§ Consignes de l'exercice:
• a. Répondez aux questions suivantes à partir de l'extrait du document.
(i) Qui a prononcé le discours pour le transfert des cendres de Jean Moulin au Panthéon ?
(ii) À quelle date a eu lieu l'attaque de Nice mentionnée dans l'extrait ?
(iii) Quels cafés d'Alger sont nommés dans la citation de Boualem Sansal ?
• b. Reproduisez fidèlement, dans l'extrait du document, tout ce qui va de « Un homme, une » jusqu'à « Moulin au Panthéon). ».

§ Extrait du document:
□ □ □ □ □ □ □

Un homme, une cause et un destin
« Donnez-nous vos avions et nous vous donnerons nos bombes » (Larbi Ben M’hidi).
« Entre ici Jean Moulin avec ton terrible cortège.. et écoute aujourd’hui jeunesse de France ce qui fut pour nous le chant du malheur, c’est la marche funèbre des cendres que voici..(...) ». (André Malraux Discours pour le transfert des cendres de Jean Moulin au Panthéon).
Gare au terrorisme à bas coût ! C’est par ces mots que Boualem Sansal qualifie le terrorisme islamique à qui il trouve une analogie avec la Révolution algérienne. Réduire une glorieuse révolution, fruit d’une condition sociale abominable imposée par la France, à un acte abject d’un pschychopathe qui a fauché la vie de dizaines de personnes à Nice le 14 juillet. Il écrit : « Chaque terroriste a besoin d’inventer son mode opératoire à lui, qui sera sa signature et produira l’effet le plus important pour le coût le plus bas. Ce fut l’attentat à la bombe dans des cafés phares de la capitale, très courus par la bourgeoise algéroise (le Cafétéria, le Milk-Bar, L’Otomatic, le Coq Hardi), commis par de jeunes Algériennes se faisant passer pour des Européennes délurées ».(...) On a envie de crier je suis la France’’, je suis Nice’’ pour dire sa peine et sa solidarité. » Les mots de Sansal ne sont pas gratuits, ils sont là pour apitoyer et dire en creux sa proximité. Je n’ai toujours pas compris à quoi cela correspondait les Je suis... surtout quand on sait que derrière chaque attentat il y a une manipulation, bref une opération sous faux drapeau. Personne ne disait : « Je suis Alger quand l’Algérie saignait... »

□ □ □ □ □ □ □

§ Extrait des données:
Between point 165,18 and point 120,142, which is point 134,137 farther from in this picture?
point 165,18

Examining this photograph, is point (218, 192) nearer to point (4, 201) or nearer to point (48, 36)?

□ □ □ □ □ □ □

§ Corrigé de l'exercice:
• a.
(i) André Malraux.
(ii) Le 14 juillet.
(iii) Le Cafétéria, le Milk-Bar, L'Otomatic et le Coq Hardi.

• b.
Un homme, une cause et un destin
« Donnez-nous vos avions et nous vous donnerons nos bombes » (Larbi Ben M’hidi).
« Entre ici Jean Moulin avec ton terrible cortège.. et écoute aujourd’hui jeunesse de France ce qui fut pour nous le chant du malheur, c’est la marche funèbre des cendres que voici..(...) ». (André Malraux Discours pour le transfert des cendres de Jean Moulin au Panthéon).